Over 150 patients have received MST during clinical trials at CAMH.
Jakab jumped at the chance of getting the treatment. “I didn’t want to have ECT”, she says. “I had One Flew Over the Cuckoo’s Nest image in my mind,” she adds, referring to the movie where Jack Nicholson gets a jolt of electricity through his head.
Over eight months last year, Jakab received 30 sessions of MST. “I felt what I call lighter, because I feel less sad, less depressed, and the suicidal thoughts diminished.”
“I think what’s challenging about treating depression is that everybody is different, and people come to it in a different way”, says Dr. Daniel Blumberger, medical head of the Temerty Centre. “There are probably multiple different types of depression, and finding the right treatment for the right individual is probably the next phase of delivering treatment for the illness.”

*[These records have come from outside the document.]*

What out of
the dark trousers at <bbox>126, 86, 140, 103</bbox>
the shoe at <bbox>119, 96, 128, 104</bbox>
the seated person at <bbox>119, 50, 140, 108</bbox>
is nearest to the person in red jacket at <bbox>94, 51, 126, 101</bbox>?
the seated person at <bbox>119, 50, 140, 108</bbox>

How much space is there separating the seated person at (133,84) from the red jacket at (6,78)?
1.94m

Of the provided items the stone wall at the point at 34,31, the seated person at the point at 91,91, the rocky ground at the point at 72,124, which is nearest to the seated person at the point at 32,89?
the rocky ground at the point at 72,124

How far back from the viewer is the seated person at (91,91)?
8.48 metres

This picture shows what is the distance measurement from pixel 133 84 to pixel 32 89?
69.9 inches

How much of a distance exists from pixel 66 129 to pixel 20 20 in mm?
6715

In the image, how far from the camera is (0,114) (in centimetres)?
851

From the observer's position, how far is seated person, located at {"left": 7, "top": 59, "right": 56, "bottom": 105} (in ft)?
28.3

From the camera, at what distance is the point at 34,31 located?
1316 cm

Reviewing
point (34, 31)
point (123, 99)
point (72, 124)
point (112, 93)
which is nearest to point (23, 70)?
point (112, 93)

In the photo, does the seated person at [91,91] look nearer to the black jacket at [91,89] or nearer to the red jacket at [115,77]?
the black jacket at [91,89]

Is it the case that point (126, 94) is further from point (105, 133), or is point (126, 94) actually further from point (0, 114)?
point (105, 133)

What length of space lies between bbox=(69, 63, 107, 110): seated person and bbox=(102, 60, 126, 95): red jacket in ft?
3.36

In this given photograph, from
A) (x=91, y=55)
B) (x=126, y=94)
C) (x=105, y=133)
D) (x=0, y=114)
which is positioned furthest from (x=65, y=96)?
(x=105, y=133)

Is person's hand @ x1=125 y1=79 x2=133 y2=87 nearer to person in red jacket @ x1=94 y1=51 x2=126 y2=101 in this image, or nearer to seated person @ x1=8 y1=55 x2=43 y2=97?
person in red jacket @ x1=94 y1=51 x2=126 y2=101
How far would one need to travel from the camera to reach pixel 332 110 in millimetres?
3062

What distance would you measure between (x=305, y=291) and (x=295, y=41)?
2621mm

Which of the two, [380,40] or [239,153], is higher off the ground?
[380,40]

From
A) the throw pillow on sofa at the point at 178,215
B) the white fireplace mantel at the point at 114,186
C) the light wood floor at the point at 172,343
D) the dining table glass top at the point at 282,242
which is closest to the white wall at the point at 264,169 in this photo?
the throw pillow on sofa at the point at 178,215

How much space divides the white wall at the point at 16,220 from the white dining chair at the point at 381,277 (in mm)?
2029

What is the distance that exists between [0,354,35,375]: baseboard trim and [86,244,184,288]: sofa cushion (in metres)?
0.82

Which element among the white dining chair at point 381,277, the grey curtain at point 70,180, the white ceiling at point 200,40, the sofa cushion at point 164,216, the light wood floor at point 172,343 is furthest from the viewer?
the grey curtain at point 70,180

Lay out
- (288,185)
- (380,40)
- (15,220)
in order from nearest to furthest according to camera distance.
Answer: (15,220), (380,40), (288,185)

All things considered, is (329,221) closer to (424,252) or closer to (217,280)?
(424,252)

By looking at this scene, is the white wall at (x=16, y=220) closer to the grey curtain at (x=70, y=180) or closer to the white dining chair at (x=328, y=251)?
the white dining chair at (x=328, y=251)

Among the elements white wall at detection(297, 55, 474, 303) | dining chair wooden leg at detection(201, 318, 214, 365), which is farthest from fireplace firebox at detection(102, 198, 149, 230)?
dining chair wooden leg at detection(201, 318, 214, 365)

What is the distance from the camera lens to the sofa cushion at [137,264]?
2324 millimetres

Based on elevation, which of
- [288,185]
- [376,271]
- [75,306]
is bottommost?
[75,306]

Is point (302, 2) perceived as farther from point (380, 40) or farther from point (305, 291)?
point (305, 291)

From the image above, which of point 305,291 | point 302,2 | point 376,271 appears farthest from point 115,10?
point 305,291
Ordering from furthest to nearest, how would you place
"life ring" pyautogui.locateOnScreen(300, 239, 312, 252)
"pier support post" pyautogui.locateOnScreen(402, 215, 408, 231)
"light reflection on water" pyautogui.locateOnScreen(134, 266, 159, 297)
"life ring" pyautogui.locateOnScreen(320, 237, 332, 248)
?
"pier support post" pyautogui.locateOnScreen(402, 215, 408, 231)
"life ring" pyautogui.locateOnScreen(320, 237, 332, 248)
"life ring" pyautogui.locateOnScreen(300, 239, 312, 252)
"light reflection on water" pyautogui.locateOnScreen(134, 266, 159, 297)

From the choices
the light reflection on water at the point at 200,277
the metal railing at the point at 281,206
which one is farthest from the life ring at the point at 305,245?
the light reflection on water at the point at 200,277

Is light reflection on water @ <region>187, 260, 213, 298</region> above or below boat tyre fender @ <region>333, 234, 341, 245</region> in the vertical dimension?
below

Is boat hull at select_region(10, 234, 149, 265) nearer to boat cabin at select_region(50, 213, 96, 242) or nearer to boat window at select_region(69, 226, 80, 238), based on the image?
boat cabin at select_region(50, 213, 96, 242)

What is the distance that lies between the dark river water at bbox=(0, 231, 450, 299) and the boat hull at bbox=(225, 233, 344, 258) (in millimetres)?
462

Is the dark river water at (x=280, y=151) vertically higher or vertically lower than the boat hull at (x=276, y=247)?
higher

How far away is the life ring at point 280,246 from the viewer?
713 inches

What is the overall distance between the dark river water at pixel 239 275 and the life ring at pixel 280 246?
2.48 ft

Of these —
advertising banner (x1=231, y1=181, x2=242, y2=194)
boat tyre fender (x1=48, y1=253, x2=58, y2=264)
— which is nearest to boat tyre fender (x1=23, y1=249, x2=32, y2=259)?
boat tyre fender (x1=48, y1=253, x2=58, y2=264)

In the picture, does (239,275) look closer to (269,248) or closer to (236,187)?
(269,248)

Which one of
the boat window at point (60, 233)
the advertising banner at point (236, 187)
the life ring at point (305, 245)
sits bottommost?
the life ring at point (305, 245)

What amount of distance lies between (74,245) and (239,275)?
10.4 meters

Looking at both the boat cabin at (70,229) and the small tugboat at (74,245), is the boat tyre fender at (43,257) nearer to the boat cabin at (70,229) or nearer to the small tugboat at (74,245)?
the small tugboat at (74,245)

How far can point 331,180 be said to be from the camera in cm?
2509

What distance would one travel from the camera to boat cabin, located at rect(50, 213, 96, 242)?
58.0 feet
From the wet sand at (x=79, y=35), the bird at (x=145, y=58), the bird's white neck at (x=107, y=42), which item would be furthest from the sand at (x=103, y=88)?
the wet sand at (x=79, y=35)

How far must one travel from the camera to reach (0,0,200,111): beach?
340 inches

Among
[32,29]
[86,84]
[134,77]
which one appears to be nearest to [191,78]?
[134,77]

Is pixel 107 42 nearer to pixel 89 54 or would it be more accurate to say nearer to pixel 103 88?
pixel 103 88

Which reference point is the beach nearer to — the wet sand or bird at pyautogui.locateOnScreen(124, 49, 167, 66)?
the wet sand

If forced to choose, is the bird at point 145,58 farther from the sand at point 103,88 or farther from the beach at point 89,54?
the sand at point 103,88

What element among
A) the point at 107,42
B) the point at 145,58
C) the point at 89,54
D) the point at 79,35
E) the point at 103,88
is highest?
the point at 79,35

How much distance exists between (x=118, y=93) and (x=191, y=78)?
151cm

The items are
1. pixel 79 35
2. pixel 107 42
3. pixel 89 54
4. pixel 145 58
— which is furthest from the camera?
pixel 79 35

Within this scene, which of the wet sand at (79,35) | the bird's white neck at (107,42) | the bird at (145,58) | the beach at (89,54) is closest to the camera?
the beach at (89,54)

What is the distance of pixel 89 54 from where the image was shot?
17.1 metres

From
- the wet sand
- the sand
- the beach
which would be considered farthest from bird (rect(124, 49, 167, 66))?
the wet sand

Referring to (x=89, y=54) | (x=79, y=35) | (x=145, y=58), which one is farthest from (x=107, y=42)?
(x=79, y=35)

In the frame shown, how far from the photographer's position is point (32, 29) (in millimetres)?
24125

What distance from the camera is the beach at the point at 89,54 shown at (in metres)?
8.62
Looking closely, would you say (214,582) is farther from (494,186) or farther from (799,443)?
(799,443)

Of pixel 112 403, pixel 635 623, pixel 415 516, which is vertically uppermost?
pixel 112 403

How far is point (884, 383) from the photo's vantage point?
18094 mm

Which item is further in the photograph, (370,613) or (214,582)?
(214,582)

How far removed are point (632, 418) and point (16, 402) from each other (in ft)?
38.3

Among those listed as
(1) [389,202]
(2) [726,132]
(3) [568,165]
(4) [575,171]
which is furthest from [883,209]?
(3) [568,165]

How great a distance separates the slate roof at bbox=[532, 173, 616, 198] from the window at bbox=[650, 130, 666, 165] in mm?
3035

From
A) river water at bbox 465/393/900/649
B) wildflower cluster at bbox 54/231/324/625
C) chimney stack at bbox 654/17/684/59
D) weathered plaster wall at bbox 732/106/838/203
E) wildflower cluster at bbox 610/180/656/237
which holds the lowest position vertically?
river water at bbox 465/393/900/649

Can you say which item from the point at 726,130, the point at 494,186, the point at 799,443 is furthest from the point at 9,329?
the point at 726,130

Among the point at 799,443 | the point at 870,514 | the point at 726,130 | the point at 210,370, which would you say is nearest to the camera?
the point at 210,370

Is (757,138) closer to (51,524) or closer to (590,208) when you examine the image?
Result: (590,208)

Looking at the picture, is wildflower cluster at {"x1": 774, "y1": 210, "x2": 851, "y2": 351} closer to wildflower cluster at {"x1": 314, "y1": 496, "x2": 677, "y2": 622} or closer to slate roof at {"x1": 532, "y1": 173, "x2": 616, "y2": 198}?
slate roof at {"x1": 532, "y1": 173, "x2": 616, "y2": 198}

Blumberger has been working on a less invasive technique than MST, called repetitive transcranial magnetic stimulation, or rTMS. It delivers a repetitive burst of magnetic pulses to the part of the brain affected by depression.
Over 1,000 patients have used the treatment which lasts three minutes. A study published in The Lancet this year showed how effective the treatment is, compared to the standard length of about 37 minutes.

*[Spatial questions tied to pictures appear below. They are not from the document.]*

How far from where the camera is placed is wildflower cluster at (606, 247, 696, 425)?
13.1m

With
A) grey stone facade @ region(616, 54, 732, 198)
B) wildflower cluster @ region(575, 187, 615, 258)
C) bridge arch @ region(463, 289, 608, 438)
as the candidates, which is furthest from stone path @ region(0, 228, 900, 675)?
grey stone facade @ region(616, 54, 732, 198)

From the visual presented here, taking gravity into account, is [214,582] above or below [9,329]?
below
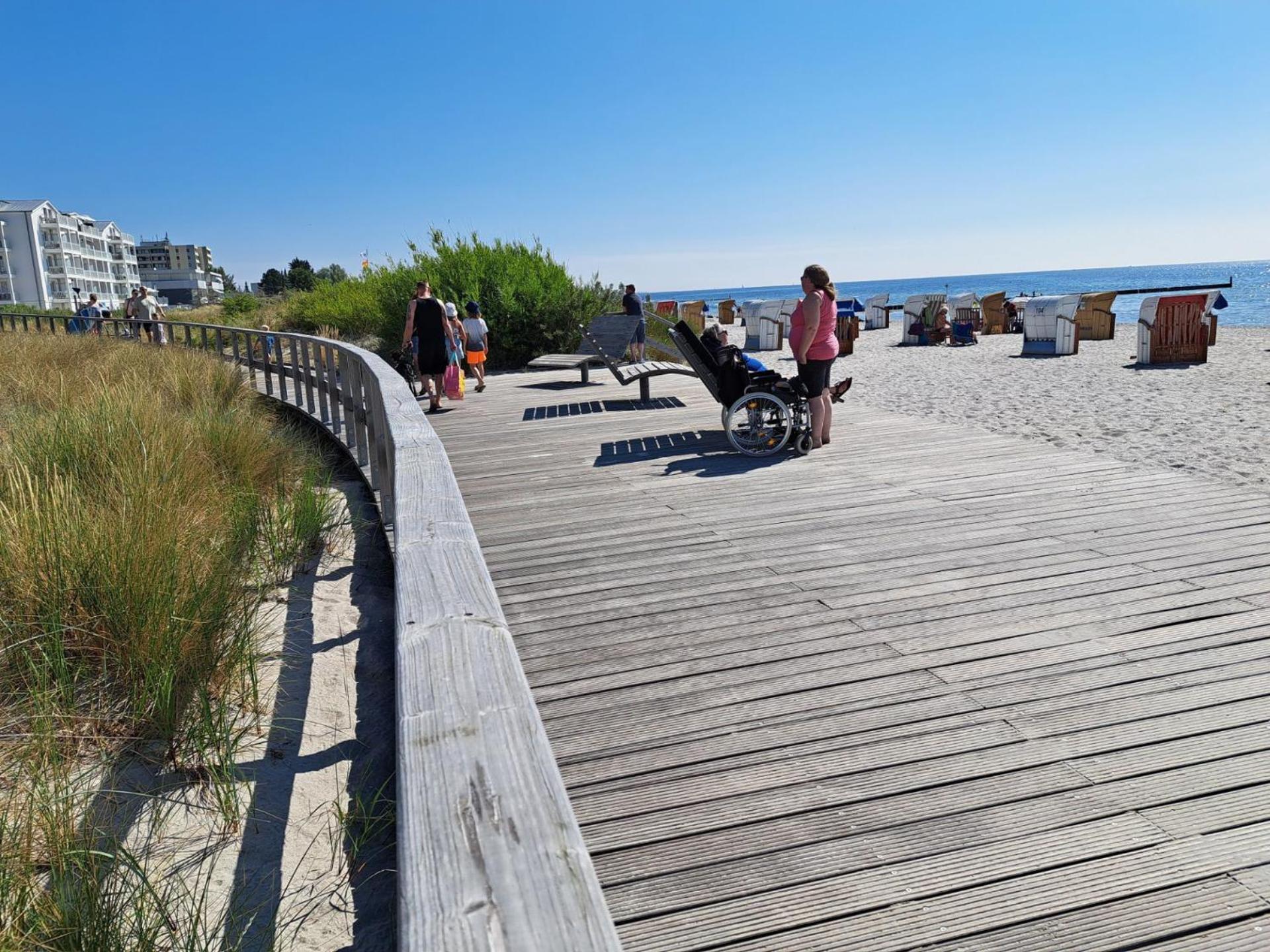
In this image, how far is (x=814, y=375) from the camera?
7.24m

“The outcome can be dramatic”, says Blumberger. “We will see a clinically significant response in about 50 per cent of patients, and 30 per cent of people have remission of their depressive symptoms.”
At Sunnybrook Health Sciences Centre in Toronto, researchers have been using a technique called MRI-guided focused ultrasound to help patients overcome hard-to-treat depression. With pinpoint accuracy, ultrasound beams heat and disrupt specific areas of the brain associated with depression.
“The ultrasound goes directly to that circuit, makes a cut, and stops it from firing when it shouldn’t be firing,” says Dr. Anthony Levitt, chief of the Hurvitz Brain Sciences Program at the hospital. “This is an incredible window into the brain. We no longer have to open the skull to cause damage to the brain.”
He adds, “Ninety per cent of what we’ve learned about the brain, we’ve learned in the last 10 to 15 years.”
Sky Zazlov of Toronto was one of the first patients to try the ultrasound treatment in May. She was diagnosed with treatment-resistant depression in 2011.
“It seems unrelenting,” she says. “I don’t even know how to explain it because it’s not angering, it’s frustrating.”
Before she was placed inside the MRI scanner, technicians shaved her head and fitted her with a round metallic helmet that transmits the ultrasound waves. The procedure lasts several hours, and as the patient is wheeled out, it’s too soon to know if the treatment worked.
A few months later, Zazlov is disappointed. There have been no changes in her mood. But she says she’s not giving up. Neither are her doctors, who’ve told her it could be up to a year before the treatment provides some relief.
“I’m not looking for a magic bullet,” says the 40-year-old mother. “I’m willing to put the work in, but I hope this will take away some of the despair.”